1. Borel regular, meaning that every Borel set is measurable and every set (even nonmeasurable ones) is contained in a Borel set of the same (outer) measure;
2. Finite on compact subsets.

The aforementioned Theorem 4 of Chapter 1 says that, given a Radon (outer) measure on $\mathbb{R}^n$, every set (measurable or not) is outer regular and every measurable set is inner regular.

Remark 1. If $\mu$ is a Borel regular measure on $X$ such that every Borel set is inner regular, then every measurable subset of finite measure is inner regular. Indeed, if $M\subset X$ is measurable and has finite measure, then by applying two times the Borel regularity property we can get a Borel set $M'$ which is contained in $M$ and has the same measure as $M$.

Remark 2. In particular, if $X$ is locally compact and is expanding union of compact sets, as in Micheal's kind answer below, and if $\mu$ is a Borel regular Radon (outer) measure, I believe that every (Caratheodory) measurable subset is inner regular. Indeed let $M\subset X$ be measurable. If $\mu(M)<\infty$ we are done. If $\mu(M)=\infty$ then we can write it as an expanding union of sets of finite measure: $M=\cup_1^\infty M_j$. Every $M_j$ contains a compact $K_j$ such that $\mu(K_j)\ge \mu(M_j)-1$. Letting $j\to \infty$, $\mu(M_j)\to \mu(M)=\infty$ and so $\mu(K_j)\to \infty$ too. This proves the claim.

Solution 1:

Every finite measure on a topological space is outer regular if and only if it is inner regular, so compactness would be sufficient (and every finite measure on metric space is automatically both inner and outer regular). Another sufficient condition is that the space is the union of an increasing sequence of compact sets, which covers the case of $\mathbb{R}^n$.

One can look this up in: Aliprantis & Border 2006, "Infinite Dimensional Analysis" in section 12.1.

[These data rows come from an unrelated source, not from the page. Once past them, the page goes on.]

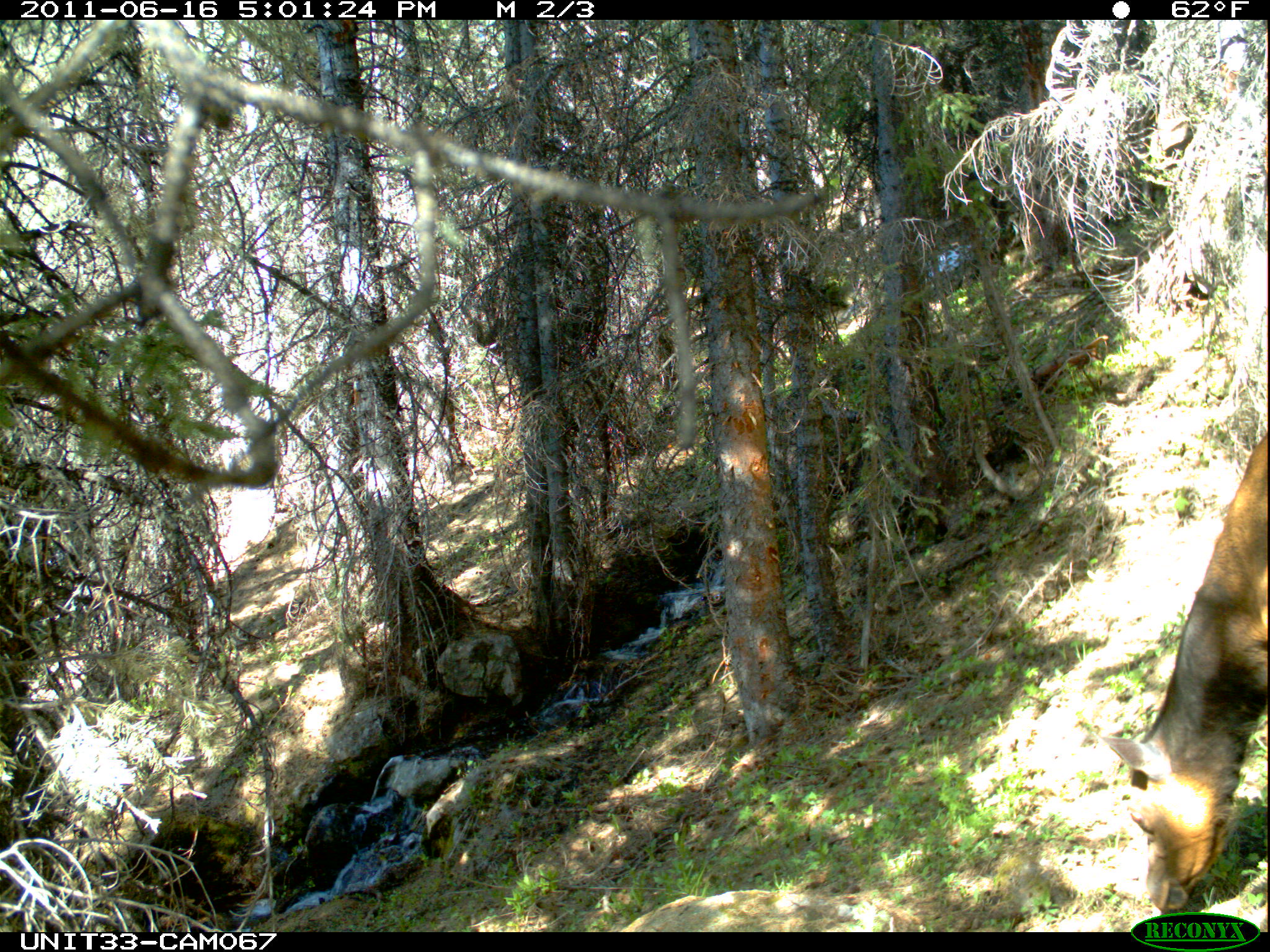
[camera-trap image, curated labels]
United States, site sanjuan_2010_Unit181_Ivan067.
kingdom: Animalia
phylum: Chordata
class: Mammalia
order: Artiodactyla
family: Cervidae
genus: Cervus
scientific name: Cervus elaphus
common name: red deer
Cervus elaphus (red deer).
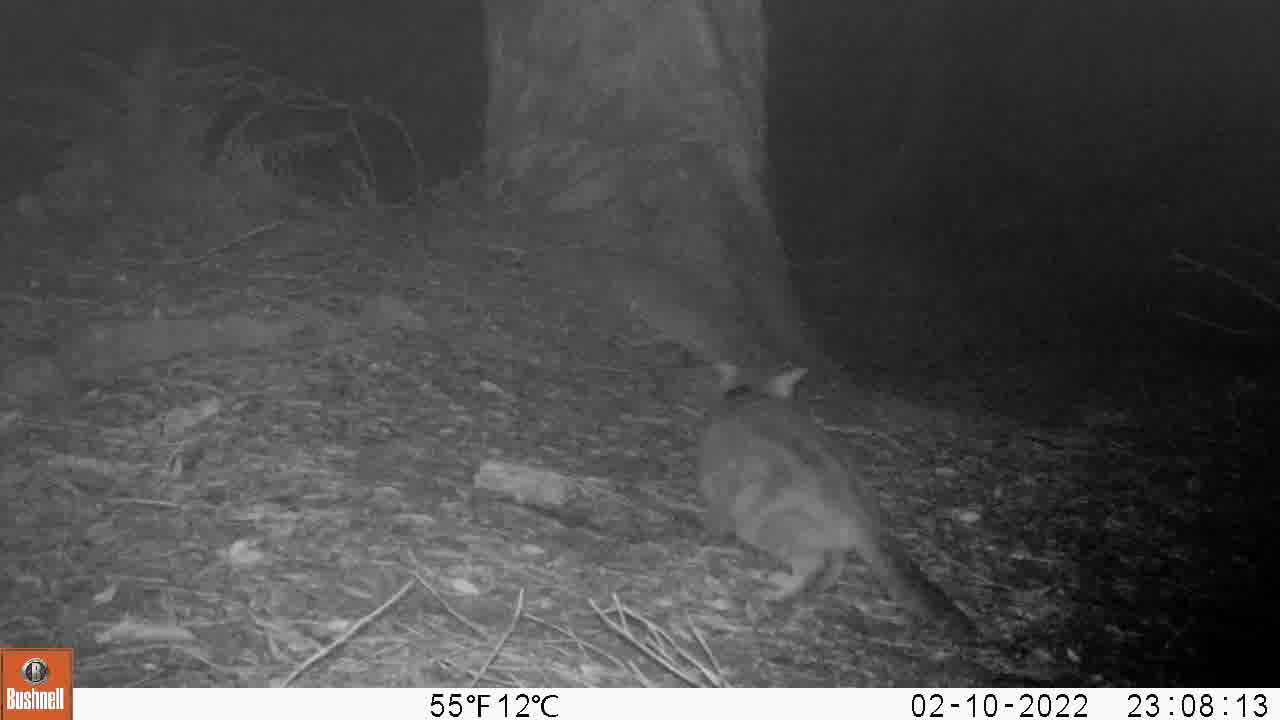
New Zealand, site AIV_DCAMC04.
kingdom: Animalia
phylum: Chordata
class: Mammalia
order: Carnivora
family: Felidae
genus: Felis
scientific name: Felis catus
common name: domestic cat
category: cat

Edit: Lurker has pointed out that aliprantis and Border use the weaker notion of inner regularity of apprximating sets from below by closed sets. What is called inner regularity here, they call tightness. It is automatic for finite measures on Polish spaces but not all metric spaces.

Solution 2:

In every locally compact $\sigma$-compact space a Radon measure, as you defined it, is inner regular (on all - not just open - measurable sets). This is Corollary 7.6 from Real Analysis by Folland (who uses the same definitions as you). You don't need it to be a metric space.

(Although it's nice to note that if it is a metric space, in addition to being locally compact $\sigma$-compact, then all locally finite Borel measures satisfy these properties by Corollary 7.8 of the same book).

Note: this might be exactly what Greinecker said, but it seems he referred to a book using a different definition, so I thought this might be helpful.